§ Work order
Resume the blog post about turning 41 and early mornings with a new baby, continuing from the point where its last sentence ends.

Tuesday, 26 July 2016

Because Life begins at...

Today life begins, again, at 41. Isn't it great?! The day started in the blurry regions of 5.30 am as the little princess snuggled in to say 'Can I rub your tummy Mumma?'. Poor thing thinks that there are more babies waiting in there to come out...mind you, it may appear a bit like that... And then the 10 week old wriggled on the other side and let a yelp out of him - cat like - not to be forgotten. A few doors away I could hear the rustle of Holly's tail, picking up on the waking sounds - ears pricked, waiting for the door of her sleeping quarters to open and her breakfast to arrive. 


Birthday bouquet
Morning is a strange time in our house, for me anyway. It kind of creeps in, steadily and stealthily from about four-ish when Oscar wakes for a feed. After that I don't really sleep...I generally just hold him in my arms or on my lap and lie back and enjoy the moment for it's immense peace and silence. He sleeps, in that blissful space that only a well fed newborn can sleep. Is he dreaming? And we sit or lie there for a couple of hours, until herself awakes around the six mark and then it's full steam ahead for the next fourteen hours, until she fades again back into the mess of quilt and pillows left over from the night before.

§ Given information
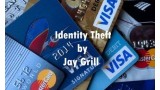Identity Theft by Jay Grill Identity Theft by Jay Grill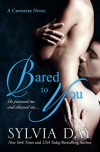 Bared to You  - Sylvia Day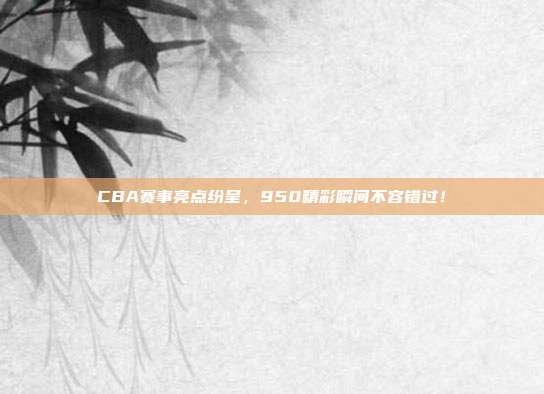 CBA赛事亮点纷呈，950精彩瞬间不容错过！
==
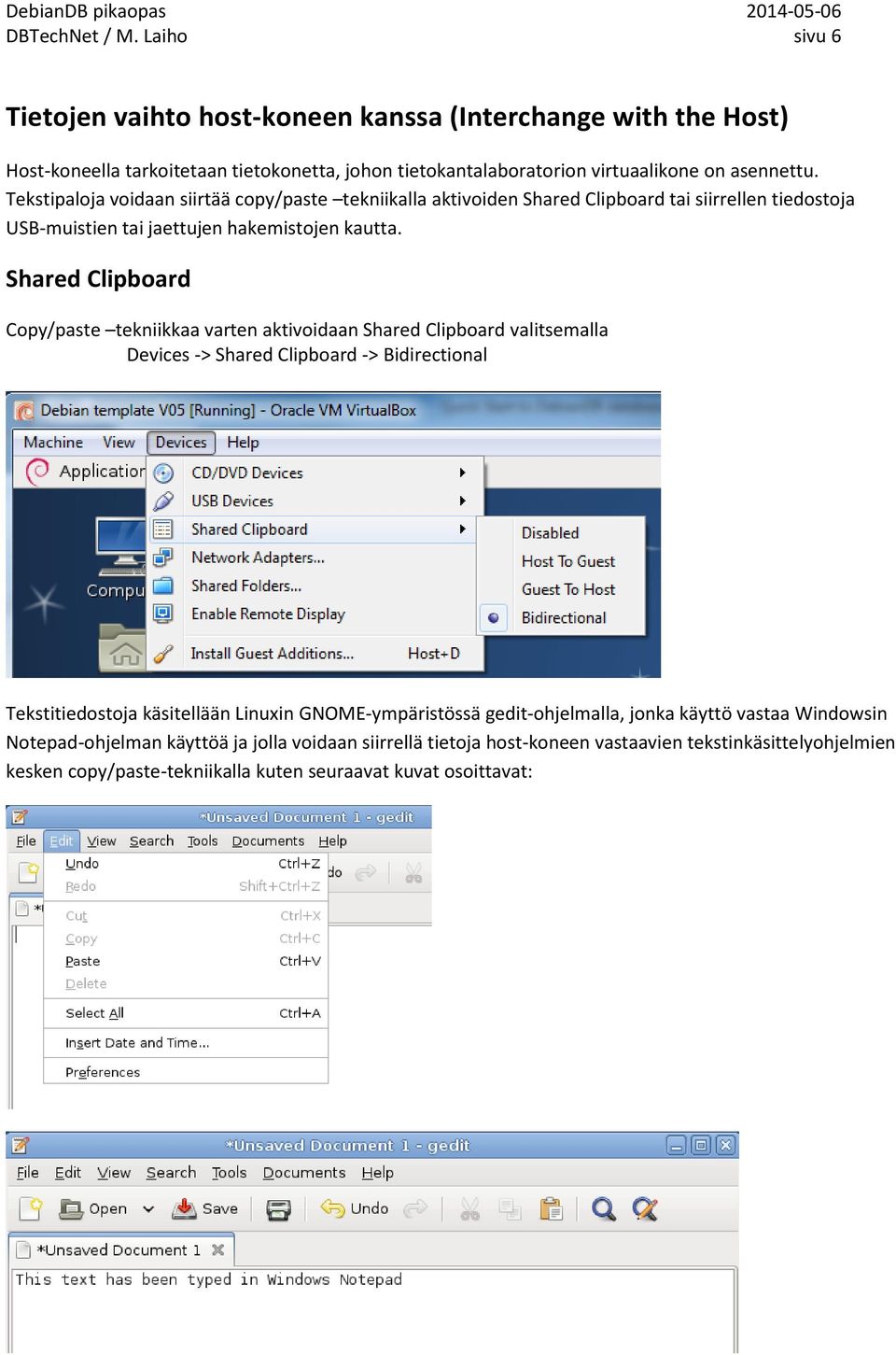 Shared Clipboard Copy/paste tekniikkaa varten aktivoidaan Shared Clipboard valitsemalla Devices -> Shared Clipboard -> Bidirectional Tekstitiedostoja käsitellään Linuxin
* * *
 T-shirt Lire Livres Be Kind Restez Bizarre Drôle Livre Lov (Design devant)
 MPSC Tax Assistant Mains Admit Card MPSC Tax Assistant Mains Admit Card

§ Written answer
Smile! And the whole world...
Today is my birthday. And what a lovely day it turned out to be. Instead of bemoaning the fact that I was another notch on the 40 decade, instead of freaking out about the three silver hairs that have invaded my fringe, instead of tainting the day with downbeat and defeatist thoughts I decided to go with the positive and run the risk of joy. Oh happy day! Cuddles and smiles abounded, only a few moments of angst with herself near bedtime and no sudden clothes changes where Oscar's nappies just couldn't take it. A precious shower early in the day, a sneaky coffee before 11am, a nap with cutsie newborn, baking with the princess, and candles blown out more than four times with small people, and dearest brother and father. And wildflowers on the window filling the room with heady scent Meadowsweet, every shade of green in the garden and a homegrown blackcurrant enlivened smoothie startling my tastebuds. Simple pleasures. But pleasures nonetheless. And a whole host of other birthday pleasures yet to be enjoyed with friends and family, not least of all when the man gets home. 


Life beings when you decide to live it. Usually only when you realise how easily it can be taken away. And that probably meant a painful experience and some serious soul searching. Well, the measure of pain only amplifies that of joy when it comes, and when joy comes in simple daily pleasures, well...then life surely has begun.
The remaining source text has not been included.